With both the above methods of treating short-sightedness, long-sightedness, and/or astigmatism, the treatment is only effective during the period the patient wears the glasses or contact lenses.
- RADIAL KERATOTOMY(RK): Radial keratotomy is a surgical procedure that involves making a number of radial cuts in the cornea. These radial cuts cause the cornea to "flatten out", thereby refocusing the light on the retina giving a clearer image. This procedure has been widely performed since 1980, but has been replaced by the more reliable and safer excimer laser surgery method.
- I.C.L'S: (Phakic) A contact lens is inserted inside the eye, no corneal tissue is removed. This is a more invasive procedure - normally for those not suitable for laser surgery.
- INTRACORNEAL RINGS: Ring segments are implanted within the periphery of the cornea to alter the shape (permanent foreign body). This is for abnormally shaped corneas such as keratoconus.

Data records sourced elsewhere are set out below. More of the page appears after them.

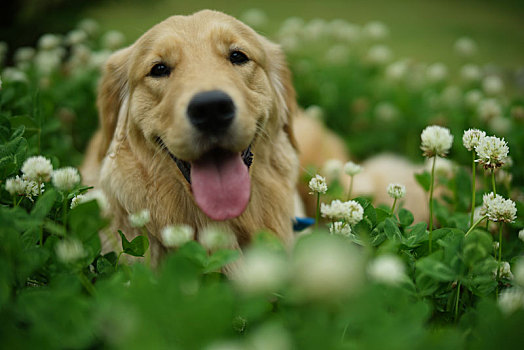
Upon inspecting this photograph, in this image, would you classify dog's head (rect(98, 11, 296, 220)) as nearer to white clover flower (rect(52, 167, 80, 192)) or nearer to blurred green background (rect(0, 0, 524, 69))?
white clover flower (rect(52, 167, 80, 192))

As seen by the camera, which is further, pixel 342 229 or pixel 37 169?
pixel 342 229

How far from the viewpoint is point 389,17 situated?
10.1 m

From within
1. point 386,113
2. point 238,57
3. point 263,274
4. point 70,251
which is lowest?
point 386,113

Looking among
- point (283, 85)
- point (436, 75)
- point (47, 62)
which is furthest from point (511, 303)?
point (436, 75)

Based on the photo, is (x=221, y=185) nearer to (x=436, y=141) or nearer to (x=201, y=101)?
(x=201, y=101)

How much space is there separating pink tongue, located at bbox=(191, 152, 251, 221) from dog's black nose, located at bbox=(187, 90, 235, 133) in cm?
24

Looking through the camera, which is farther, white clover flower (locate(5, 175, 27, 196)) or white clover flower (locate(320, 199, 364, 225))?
white clover flower (locate(320, 199, 364, 225))

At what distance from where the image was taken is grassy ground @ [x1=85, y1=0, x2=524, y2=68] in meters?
8.31

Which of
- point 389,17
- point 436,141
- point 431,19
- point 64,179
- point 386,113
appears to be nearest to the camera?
point 64,179

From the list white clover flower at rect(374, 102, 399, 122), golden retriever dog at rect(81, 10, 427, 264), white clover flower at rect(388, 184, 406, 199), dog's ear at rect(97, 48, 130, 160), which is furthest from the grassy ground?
white clover flower at rect(388, 184, 406, 199)

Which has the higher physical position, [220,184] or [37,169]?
[37,169]

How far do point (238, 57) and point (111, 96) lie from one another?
0.96 metres

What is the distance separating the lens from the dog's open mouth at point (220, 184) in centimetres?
219

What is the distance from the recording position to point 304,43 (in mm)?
6000
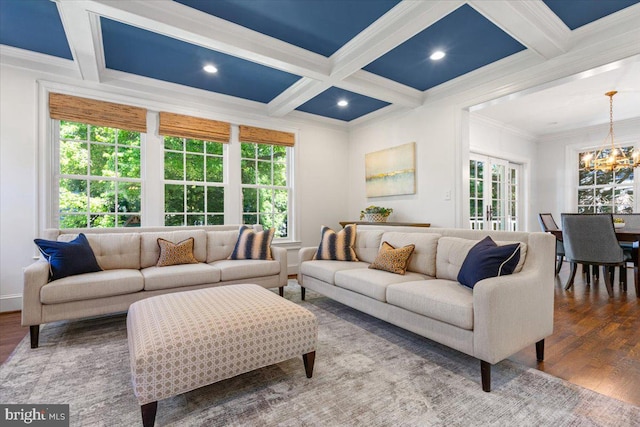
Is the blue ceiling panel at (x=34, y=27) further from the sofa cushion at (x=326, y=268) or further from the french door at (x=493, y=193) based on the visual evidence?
the french door at (x=493, y=193)

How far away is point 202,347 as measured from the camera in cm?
151

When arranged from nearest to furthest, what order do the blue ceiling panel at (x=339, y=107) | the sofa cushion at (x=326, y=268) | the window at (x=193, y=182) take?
the sofa cushion at (x=326, y=268) < the window at (x=193, y=182) < the blue ceiling panel at (x=339, y=107)

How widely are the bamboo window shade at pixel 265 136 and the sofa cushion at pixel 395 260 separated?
284cm

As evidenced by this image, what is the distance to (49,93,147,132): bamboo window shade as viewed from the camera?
11.1ft

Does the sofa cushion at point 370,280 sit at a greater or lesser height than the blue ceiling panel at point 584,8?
lesser

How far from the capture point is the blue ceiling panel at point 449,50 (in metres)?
2.72

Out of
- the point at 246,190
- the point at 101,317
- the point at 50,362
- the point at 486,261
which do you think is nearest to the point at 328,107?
the point at 246,190

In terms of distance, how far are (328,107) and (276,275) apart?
2.84 meters

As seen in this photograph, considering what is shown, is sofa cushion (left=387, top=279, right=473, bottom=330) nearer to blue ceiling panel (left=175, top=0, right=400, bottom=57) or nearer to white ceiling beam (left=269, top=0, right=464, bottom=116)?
white ceiling beam (left=269, top=0, right=464, bottom=116)

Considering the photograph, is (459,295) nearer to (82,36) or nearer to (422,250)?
(422,250)

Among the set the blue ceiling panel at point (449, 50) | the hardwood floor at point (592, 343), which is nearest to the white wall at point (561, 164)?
the hardwood floor at point (592, 343)

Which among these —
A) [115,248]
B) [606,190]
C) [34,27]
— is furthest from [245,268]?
[606,190]

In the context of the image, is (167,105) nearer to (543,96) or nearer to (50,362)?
(50,362)

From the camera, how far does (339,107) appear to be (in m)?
4.86
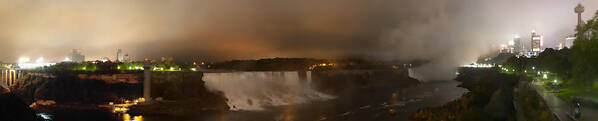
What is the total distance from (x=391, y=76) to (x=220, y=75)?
51244 mm

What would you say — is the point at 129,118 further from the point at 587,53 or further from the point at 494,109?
the point at 587,53

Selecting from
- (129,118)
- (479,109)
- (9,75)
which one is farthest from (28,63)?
(479,109)

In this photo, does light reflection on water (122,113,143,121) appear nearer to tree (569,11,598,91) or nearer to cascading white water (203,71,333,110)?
cascading white water (203,71,333,110)

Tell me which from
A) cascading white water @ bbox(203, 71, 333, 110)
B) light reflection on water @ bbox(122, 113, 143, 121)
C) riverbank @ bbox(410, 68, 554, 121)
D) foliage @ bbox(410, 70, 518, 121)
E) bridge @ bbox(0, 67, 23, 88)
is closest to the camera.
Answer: riverbank @ bbox(410, 68, 554, 121)

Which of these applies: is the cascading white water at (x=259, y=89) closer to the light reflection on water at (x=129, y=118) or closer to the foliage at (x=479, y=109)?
the light reflection on water at (x=129, y=118)

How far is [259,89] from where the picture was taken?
151ft

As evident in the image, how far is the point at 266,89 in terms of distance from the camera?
4712 centimetres

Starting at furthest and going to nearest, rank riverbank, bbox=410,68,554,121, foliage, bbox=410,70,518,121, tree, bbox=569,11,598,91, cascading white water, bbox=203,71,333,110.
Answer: cascading white water, bbox=203,71,333,110 → tree, bbox=569,11,598,91 → foliage, bbox=410,70,518,121 → riverbank, bbox=410,68,554,121

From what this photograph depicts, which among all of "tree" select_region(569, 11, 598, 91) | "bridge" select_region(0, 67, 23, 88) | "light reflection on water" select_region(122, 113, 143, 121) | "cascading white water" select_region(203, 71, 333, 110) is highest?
"tree" select_region(569, 11, 598, 91)

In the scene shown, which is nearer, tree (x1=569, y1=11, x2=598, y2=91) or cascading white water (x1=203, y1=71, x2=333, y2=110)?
tree (x1=569, y1=11, x2=598, y2=91)

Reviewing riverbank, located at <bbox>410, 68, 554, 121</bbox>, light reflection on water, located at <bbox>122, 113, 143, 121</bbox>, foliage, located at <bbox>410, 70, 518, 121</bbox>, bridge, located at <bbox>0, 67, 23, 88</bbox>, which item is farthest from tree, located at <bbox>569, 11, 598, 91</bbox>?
bridge, located at <bbox>0, 67, 23, 88</bbox>

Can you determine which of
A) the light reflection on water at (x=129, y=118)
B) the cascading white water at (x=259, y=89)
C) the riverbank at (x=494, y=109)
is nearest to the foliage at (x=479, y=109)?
the riverbank at (x=494, y=109)

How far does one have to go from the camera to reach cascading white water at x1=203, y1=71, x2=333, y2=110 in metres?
39.2

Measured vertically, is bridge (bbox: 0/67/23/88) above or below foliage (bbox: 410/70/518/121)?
above
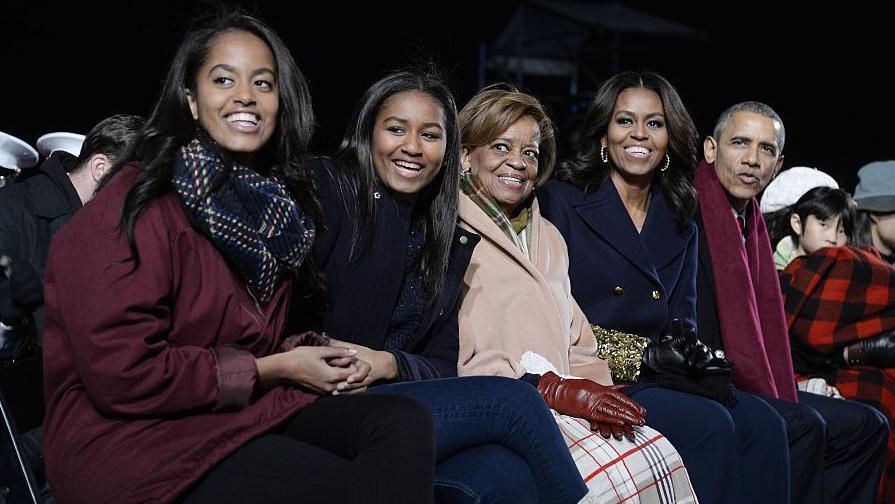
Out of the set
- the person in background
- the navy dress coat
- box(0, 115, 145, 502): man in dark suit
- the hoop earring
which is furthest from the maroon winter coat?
the person in background

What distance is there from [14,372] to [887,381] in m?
2.54

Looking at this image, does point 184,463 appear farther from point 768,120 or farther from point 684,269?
point 768,120

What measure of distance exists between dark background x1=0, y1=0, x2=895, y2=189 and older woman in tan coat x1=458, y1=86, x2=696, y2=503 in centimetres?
192

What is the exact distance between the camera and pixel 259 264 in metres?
1.65

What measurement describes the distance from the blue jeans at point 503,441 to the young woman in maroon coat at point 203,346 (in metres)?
0.22

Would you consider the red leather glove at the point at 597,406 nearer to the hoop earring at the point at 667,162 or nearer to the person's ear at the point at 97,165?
the hoop earring at the point at 667,162

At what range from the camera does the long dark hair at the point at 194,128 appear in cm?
156

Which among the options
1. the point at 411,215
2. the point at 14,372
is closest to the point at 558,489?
the point at 411,215

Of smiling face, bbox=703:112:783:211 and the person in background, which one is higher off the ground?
smiling face, bbox=703:112:783:211

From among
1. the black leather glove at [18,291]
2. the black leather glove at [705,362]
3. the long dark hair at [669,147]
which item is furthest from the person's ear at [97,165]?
the black leather glove at [705,362]

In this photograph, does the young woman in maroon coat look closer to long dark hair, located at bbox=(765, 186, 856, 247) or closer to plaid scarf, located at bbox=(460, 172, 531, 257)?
plaid scarf, located at bbox=(460, 172, 531, 257)

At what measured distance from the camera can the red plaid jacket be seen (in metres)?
2.94

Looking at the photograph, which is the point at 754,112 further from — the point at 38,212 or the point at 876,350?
the point at 38,212

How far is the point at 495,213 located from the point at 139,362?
47.5 inches
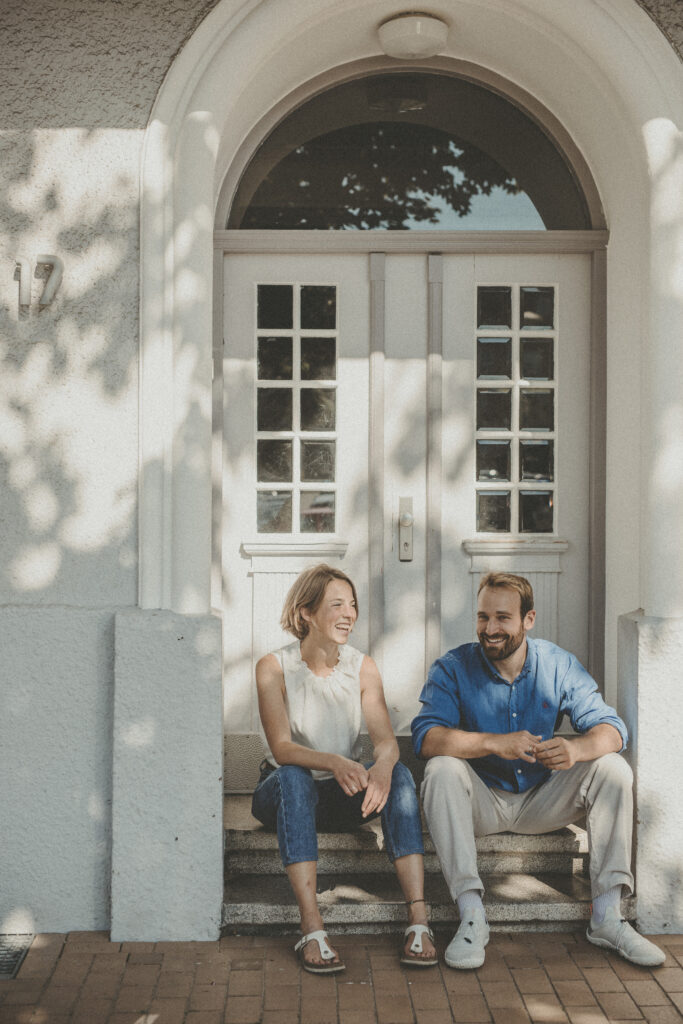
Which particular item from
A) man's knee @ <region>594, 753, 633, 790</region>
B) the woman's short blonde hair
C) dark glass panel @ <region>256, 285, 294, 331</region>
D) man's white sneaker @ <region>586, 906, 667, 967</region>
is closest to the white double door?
dark glass panel @ <region>256, 285, 294, 331</region>

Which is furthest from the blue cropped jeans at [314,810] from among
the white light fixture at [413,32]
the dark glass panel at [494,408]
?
the white light fixture at [413,32]

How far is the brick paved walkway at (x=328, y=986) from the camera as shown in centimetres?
323

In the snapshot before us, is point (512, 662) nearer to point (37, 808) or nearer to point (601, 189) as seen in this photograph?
point (37, 808)

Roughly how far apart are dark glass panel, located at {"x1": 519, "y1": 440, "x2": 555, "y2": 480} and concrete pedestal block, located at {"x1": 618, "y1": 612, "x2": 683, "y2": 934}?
1041 mm

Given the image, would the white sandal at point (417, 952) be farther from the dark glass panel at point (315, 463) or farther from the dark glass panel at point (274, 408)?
the dark glass panel at point (274, 408)

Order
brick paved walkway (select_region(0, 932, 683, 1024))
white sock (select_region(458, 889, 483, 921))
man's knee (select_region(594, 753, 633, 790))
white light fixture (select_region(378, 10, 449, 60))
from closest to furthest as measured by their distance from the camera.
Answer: brick paved walkway (select_region(0, 932, 683, 1024)) < white sock (select_region(458, 889, 483, 921)) < man's knee (select_region(594, 753, 633, 790)) < white light fixture (select_region(378, 10, 449, 60))

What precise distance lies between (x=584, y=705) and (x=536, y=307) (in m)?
1.81

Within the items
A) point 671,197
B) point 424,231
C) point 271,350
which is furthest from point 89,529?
point 671,197

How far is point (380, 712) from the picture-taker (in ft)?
12.8

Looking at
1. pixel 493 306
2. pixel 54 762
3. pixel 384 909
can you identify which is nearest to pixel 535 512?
pixel 493 306

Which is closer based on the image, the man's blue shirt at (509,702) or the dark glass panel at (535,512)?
the man's blue shirt at (509,702)

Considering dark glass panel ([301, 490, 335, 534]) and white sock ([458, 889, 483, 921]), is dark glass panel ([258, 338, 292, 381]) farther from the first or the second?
white sock ([458, 889, 483, 921])

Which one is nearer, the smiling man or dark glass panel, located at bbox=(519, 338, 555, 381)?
the smiling man

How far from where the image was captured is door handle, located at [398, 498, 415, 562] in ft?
15.2
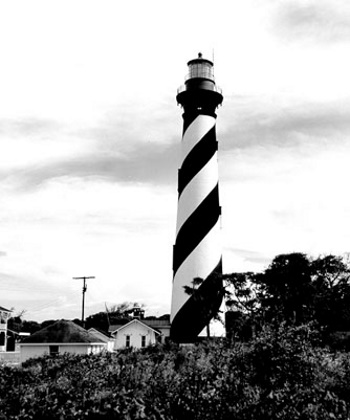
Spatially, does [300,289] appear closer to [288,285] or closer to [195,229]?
[288,285]

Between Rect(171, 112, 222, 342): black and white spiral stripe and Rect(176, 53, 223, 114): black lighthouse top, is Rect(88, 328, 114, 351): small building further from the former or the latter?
Rect(176, 53, 223, 114): black lighthouse top

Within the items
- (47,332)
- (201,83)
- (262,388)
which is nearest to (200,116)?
(201,83)

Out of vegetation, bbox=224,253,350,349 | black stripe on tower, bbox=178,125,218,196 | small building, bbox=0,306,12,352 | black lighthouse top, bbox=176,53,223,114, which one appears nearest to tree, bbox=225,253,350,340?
vegetation, bbox=224,253,350,349

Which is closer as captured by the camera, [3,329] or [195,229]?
[195,229]

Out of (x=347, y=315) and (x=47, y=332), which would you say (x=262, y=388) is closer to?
(x=347, y=315)

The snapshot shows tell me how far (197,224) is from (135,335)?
22.0m

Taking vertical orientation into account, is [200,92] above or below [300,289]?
above

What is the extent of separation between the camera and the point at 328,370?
42.0ft

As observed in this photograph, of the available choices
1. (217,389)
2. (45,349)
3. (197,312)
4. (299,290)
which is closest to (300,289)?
(299,290)

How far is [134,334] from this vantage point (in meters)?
50.0

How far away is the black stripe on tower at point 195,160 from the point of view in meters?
32.4

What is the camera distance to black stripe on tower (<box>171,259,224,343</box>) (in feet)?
101

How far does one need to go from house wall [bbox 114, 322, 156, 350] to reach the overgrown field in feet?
123

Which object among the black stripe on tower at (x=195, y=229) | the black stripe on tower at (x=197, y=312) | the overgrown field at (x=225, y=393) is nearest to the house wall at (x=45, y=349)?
the black stripe on tower at (x=197, y=312)
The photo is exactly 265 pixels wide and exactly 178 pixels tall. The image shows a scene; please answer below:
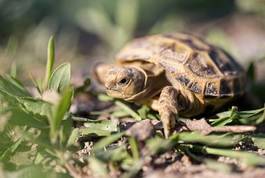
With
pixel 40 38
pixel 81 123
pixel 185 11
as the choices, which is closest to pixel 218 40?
pixel 40 38

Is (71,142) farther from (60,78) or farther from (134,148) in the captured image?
(60,78)

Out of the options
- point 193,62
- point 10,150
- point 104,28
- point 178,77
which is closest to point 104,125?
point 10,150

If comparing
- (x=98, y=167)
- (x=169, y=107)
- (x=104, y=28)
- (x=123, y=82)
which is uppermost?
(x=104, y=28)

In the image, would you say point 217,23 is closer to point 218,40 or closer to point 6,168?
point 218,40

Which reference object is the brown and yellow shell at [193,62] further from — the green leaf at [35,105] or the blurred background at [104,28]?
the green leaf at [35,105]

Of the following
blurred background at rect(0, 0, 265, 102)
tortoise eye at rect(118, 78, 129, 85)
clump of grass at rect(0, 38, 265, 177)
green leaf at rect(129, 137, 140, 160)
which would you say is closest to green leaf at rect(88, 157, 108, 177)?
clump of grass at rect(0, 38, 265, 177)

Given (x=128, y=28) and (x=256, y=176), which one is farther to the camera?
(x=128, y=28)

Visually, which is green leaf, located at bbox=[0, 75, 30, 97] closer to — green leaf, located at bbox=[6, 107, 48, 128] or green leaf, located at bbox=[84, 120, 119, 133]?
green leaf, located at bbox=[6, 107, 48, 128]
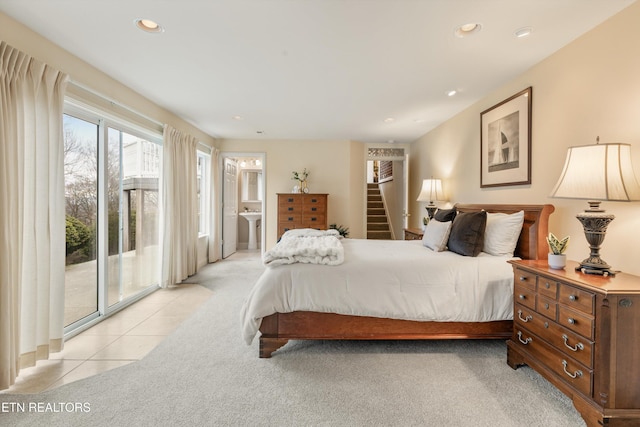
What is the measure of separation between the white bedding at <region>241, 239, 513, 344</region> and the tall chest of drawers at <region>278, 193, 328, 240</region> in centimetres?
329

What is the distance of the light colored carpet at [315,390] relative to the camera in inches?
64.2

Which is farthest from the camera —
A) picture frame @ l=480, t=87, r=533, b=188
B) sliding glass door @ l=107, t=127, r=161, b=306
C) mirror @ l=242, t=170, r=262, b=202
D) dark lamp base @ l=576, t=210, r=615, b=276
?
mirror @ l=242, t=170, r=262, b=202

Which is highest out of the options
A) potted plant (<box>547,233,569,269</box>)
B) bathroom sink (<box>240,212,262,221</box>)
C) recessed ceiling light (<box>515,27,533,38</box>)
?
recessed ceiling light (<box>515,27,533,38</box>)

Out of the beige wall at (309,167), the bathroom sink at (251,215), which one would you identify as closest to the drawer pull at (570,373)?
the beige wall at (309,167)

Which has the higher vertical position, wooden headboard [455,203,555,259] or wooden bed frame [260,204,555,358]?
wooden headboard [455,203,555,259]

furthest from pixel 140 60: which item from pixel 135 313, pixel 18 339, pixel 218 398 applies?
pixel 218 398

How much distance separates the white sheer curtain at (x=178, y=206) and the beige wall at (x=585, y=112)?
3979 millimetres

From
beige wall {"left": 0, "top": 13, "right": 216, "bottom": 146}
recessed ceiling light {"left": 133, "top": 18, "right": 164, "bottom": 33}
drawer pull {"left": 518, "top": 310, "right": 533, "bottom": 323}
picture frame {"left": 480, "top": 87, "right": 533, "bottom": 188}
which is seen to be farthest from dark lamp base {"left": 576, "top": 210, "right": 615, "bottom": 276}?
beige wall {"left": 0, "top": 13, "right": 216, "bottom": 146}

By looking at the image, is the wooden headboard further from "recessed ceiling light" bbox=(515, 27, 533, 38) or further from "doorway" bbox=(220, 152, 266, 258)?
"doorway" bbox=(220, 152, 266, 258)

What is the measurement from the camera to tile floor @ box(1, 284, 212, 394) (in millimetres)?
2027

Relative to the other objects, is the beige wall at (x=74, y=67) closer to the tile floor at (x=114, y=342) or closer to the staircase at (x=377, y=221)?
the tile floor at (x=114, y=342)

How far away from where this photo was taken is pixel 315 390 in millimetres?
1877

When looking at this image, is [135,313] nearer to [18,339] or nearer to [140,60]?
[18,339]

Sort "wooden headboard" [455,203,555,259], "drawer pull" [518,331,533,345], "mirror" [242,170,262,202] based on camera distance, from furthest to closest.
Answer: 1. "mirror" [242,170,262,202]
2. "wooden headboard" [455,203,555,259]
3. "drawer pull" [518,331,533,345]
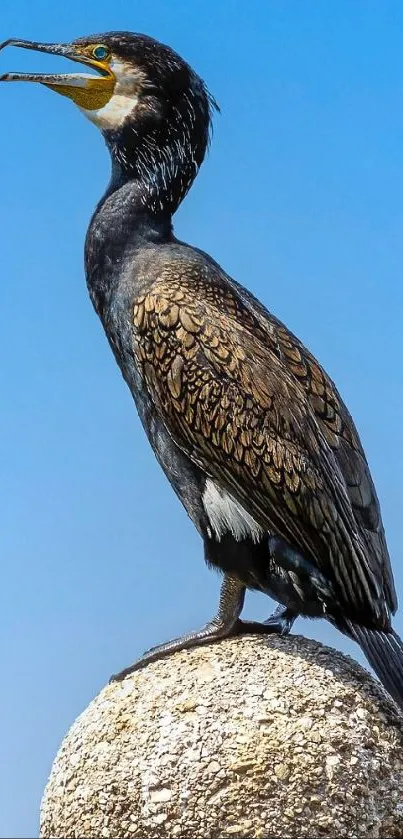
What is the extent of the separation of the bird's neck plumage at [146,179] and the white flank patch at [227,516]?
3.94ft

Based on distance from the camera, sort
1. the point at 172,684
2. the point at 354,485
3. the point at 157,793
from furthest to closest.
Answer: the point at 354,485
the point at 172,684
the point at 157,793

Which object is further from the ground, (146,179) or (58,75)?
(58,75)

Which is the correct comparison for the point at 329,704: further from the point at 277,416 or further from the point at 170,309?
the point at 170,309

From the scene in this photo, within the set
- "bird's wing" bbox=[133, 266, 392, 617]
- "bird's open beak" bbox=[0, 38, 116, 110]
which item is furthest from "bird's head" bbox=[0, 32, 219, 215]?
"bird's wing" bbox=[133, 266, 392, 617]

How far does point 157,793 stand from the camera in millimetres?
5902

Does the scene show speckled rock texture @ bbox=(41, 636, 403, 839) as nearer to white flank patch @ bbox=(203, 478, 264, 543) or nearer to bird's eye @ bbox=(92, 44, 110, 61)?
white flank patch @ bbox=(203, 478, 264, 543)

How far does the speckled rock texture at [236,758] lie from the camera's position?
587cm

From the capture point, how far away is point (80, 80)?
23.9ft

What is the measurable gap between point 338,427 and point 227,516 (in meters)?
0.80

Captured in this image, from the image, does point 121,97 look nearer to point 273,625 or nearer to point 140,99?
point 140,99

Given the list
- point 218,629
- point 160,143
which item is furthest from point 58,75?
point 218,629

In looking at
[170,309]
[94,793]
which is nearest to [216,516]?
[170,309]

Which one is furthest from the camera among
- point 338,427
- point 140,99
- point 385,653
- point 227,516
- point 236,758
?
point 140,99

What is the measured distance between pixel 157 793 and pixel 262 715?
583 mm
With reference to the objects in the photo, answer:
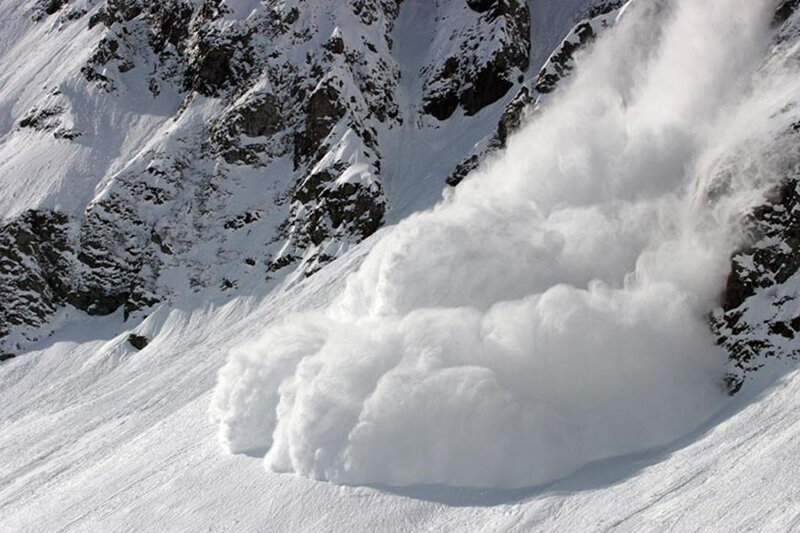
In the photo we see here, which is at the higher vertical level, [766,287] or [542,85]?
[542,85]

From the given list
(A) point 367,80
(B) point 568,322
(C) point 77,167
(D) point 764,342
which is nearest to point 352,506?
(B) point 568,322

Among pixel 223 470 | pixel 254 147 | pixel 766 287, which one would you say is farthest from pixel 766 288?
pixel 254 147

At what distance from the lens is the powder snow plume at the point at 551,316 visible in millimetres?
34531

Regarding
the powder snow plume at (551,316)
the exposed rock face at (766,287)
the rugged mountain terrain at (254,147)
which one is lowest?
the exposed rock face at (766,287)

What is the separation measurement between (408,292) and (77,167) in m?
40.9

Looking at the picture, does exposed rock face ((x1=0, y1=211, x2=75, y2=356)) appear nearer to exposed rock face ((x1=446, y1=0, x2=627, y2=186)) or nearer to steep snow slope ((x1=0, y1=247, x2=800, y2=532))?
steep snow slope ((x1=0, y1=247, x2=800, y2=532))

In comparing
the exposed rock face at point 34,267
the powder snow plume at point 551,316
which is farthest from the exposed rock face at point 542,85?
the exposed rock face at point 34,267

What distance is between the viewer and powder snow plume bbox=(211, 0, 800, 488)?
113 ft

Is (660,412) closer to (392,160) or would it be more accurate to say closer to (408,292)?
(408,292)

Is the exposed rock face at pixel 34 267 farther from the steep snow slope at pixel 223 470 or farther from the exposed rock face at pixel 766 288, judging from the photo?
the exposed rock face at pixel 766 288

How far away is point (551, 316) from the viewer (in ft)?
121

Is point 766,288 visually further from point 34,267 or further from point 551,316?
point 34,267

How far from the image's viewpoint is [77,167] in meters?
71.9

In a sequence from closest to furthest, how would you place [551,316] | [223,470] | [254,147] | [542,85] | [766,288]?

- KERATOPLASTY: Pulses of radio frequency energy heat and shrink the outer edges of corneal tissue to reshape the centre of the cornea. Treatment most commonly used for hyperopes. Now been replaced by more stable and reliable laser treatments.
- LASEK: A flap of corneal epithelium is created and lifted. Laser is then carried out on the corneal surface similar to PRK. The epithelial flap is then replaced over the corneal surface acting as a temporary dressing.
- CLEAR LENS EXTRACTION: A biological lens is replaced with an artificial lens in exactly the same fashion as commonly performed cataract surgery. The lens power is calculated according to the desired refraction afterwards plus lenses are now available to correct astigmatism and presbyopia.
- ORTHOKERATOLOGY: Specially designed gas permeable contact lenses that you wear overnight, while you are asleep. The lenses gently reshape the front surface of your eye (cornea) so you can see clearly the following day after you remove the lenses when you wake up.
- KAMRA: Indwelling foreign body difficult to reverse. One eye has a disc inserted in the cornea with a small pinhole in the centre with rationale being to increase the depth of field and give near vision. However, there is a permanent indwelling 'foreign body', this often not being reversible and may cause compromise in low light situations.